The database, which belonged to the UK Independence party and contained the details of about 3,500 of its members from London and the southeast, was passed to the British National party by a disaffected member in return for about £500, sources say.
The BNP then canvassed many of the people on the UKIP list asking for funds to help fight its campaign in the run-up to June’s European elections. The BNP went on to claim two seats, including one for Griffin.
Last night the Information Commissioner’s Office (ICO), which oversees data protection, said it would investigate. Under the terms of the Data Protection Act, anyone who sells data without authorisation from the designated “data controller” is guilty of an offence, as is the person who obtains it.
If prosecuted and found guilty, transgressors are liable to a fine of up to £5,000. The Ministry of Justice is consulting about whether to impose custodial sentences for future breaches.
Griffin said yesterday that he had never personally paid for a UKIP membership list, although he conceded that some UKIP details had been passed to his party by former members.
He added: “To the best of my knowledge, no one in the party has paid for such a list.
“Some UKIP members do join us and provide names and addresses of people who might be interested to hear from us. We have never had an entire UKIP membership list.”
Last week Griffin said the anonymous leaking on a website of his own party’s membership — the second time it has happened in the past 12 months — was part of a “concerted anti-BNP campaign”.
One of the names on the leaked UKIP database was Gerard Batten, an MEP for the party, who has previously complained to the ICO about the apparent data breach. Last night he said he was preparing a fresh complaint based on The Sunday Times’s evidence that the database had been bought and sold.
“We have long suspected the BNP had a [UKIP] membership list. Our members don’t want this stuff. The BNP do this based on the false belief they can take away some of our members,” he said.
Batten and others received unsolicited requests for donations from the BNP from 2008 until earlier this year. One sent in January appealed for funds for the BNP’s European election battle. It said: “If we can win one seat, the floodgates will open. One seat, just one, would put us on the world stage and would lead to an avalanche of popular support throughout this country.”

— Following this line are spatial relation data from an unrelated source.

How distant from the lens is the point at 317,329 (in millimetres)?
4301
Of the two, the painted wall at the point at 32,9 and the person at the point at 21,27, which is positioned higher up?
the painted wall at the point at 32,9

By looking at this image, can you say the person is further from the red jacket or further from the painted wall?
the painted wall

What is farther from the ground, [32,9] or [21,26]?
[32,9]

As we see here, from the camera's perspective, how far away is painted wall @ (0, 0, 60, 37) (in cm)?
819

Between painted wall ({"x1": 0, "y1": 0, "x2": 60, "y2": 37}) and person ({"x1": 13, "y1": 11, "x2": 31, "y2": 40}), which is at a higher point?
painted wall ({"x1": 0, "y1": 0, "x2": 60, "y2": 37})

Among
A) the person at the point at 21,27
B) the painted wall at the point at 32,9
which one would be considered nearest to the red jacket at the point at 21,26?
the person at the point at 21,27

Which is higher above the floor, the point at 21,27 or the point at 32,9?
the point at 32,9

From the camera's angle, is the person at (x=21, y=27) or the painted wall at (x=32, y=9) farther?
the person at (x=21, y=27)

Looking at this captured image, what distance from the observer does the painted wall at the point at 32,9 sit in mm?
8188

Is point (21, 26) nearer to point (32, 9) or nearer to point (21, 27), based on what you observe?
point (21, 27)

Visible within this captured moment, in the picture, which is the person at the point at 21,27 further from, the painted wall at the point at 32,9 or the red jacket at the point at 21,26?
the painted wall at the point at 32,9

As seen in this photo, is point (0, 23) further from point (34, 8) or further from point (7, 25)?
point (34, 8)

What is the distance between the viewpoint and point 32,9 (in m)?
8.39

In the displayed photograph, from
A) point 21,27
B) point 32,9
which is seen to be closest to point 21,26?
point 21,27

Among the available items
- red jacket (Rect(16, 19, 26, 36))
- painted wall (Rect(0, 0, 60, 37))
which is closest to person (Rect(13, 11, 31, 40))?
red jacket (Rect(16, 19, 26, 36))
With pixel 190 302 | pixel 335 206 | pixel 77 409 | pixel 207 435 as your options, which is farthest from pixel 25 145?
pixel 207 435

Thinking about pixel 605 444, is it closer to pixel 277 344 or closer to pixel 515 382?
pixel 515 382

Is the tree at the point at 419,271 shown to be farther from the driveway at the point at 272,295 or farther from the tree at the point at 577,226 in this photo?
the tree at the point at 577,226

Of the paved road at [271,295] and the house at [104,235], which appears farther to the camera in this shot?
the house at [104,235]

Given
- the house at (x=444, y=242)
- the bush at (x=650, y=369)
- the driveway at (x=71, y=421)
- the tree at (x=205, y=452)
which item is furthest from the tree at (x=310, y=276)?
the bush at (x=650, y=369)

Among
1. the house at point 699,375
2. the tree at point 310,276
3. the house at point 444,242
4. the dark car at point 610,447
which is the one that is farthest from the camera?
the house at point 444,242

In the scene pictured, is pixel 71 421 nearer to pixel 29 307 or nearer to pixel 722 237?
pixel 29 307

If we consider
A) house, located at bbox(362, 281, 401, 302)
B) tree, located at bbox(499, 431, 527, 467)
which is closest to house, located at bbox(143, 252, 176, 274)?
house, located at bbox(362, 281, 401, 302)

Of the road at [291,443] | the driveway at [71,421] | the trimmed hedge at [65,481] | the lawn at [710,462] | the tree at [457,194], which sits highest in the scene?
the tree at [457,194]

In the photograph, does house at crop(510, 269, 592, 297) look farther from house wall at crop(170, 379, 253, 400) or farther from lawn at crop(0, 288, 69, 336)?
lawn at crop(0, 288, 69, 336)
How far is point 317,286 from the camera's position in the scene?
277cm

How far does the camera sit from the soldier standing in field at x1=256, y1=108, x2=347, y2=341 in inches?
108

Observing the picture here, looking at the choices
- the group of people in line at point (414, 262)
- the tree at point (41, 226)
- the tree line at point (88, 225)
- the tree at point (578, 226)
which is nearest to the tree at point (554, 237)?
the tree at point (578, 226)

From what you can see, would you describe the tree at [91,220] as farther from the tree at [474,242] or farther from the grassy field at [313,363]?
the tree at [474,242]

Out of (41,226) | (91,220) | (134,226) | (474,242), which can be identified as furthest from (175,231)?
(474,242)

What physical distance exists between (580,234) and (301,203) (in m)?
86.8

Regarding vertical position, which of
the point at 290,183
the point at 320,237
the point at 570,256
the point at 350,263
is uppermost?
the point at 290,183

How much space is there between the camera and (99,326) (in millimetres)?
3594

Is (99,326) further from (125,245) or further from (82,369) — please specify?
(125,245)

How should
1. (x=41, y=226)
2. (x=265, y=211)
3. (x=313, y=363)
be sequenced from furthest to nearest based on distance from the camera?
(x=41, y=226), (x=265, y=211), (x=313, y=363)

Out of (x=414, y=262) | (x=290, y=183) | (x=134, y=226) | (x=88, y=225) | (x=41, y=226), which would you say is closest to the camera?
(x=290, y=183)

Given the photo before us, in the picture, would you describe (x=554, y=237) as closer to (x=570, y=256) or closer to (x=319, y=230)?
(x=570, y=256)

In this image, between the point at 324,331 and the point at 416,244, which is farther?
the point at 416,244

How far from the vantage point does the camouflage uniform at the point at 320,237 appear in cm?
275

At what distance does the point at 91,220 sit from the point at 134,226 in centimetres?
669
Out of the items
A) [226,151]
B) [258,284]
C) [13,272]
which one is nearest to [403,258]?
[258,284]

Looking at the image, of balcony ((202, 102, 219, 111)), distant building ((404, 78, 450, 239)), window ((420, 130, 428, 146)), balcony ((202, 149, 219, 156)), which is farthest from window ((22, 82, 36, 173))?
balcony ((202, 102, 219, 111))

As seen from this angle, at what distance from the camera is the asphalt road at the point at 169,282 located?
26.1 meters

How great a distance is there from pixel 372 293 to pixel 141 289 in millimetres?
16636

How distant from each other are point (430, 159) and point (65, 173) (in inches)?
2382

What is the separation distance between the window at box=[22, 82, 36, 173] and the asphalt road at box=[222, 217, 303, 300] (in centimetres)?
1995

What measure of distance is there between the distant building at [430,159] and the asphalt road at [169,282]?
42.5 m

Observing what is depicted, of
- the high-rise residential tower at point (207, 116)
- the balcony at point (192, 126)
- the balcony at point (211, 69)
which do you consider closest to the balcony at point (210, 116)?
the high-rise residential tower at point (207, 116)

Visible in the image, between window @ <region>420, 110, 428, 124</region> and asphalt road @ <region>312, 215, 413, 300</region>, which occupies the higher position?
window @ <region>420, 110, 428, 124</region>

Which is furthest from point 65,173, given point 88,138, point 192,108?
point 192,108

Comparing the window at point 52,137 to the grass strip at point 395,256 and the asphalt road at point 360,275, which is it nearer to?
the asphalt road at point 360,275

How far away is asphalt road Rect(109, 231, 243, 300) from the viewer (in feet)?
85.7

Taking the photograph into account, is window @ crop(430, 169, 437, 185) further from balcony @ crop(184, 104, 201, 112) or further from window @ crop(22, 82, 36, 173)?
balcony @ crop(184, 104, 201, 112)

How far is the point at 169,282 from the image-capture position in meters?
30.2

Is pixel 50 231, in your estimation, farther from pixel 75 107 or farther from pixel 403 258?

Last year Batten wrote to the ICO: “I suspect that my address and those of our UKIP London members were illegally accessed from a UKIP database.”
Now other sources, including from within the BNP, have confirmed that the database was obtained and exploited by the party. “Nick Griffin bought the database for surprisingly little, just a few hundred pounds,” said a source.
It is understood that the privacy watchdog wrote to the BNP warning it not to send Batten any more communications. But the source said the watchdog did not know the party also had the names and addresses of 3,500 other UKIP members.
An ICO spokesman said: “We are very concerned to hear that some UKIP members’ personal details have apparently been traded with the BNP. We will investigate this incident to establish the full facts.
“Buying or selling personal data is against the law, unless there is a public interest defence.”
Gerry Gable, publisher of the anti-fascist magazine Searchlight, said: “The BNP jump up and down when their own membership lists are leaked, but it now emerges they are procuring the details of members of another party in an underhand way.”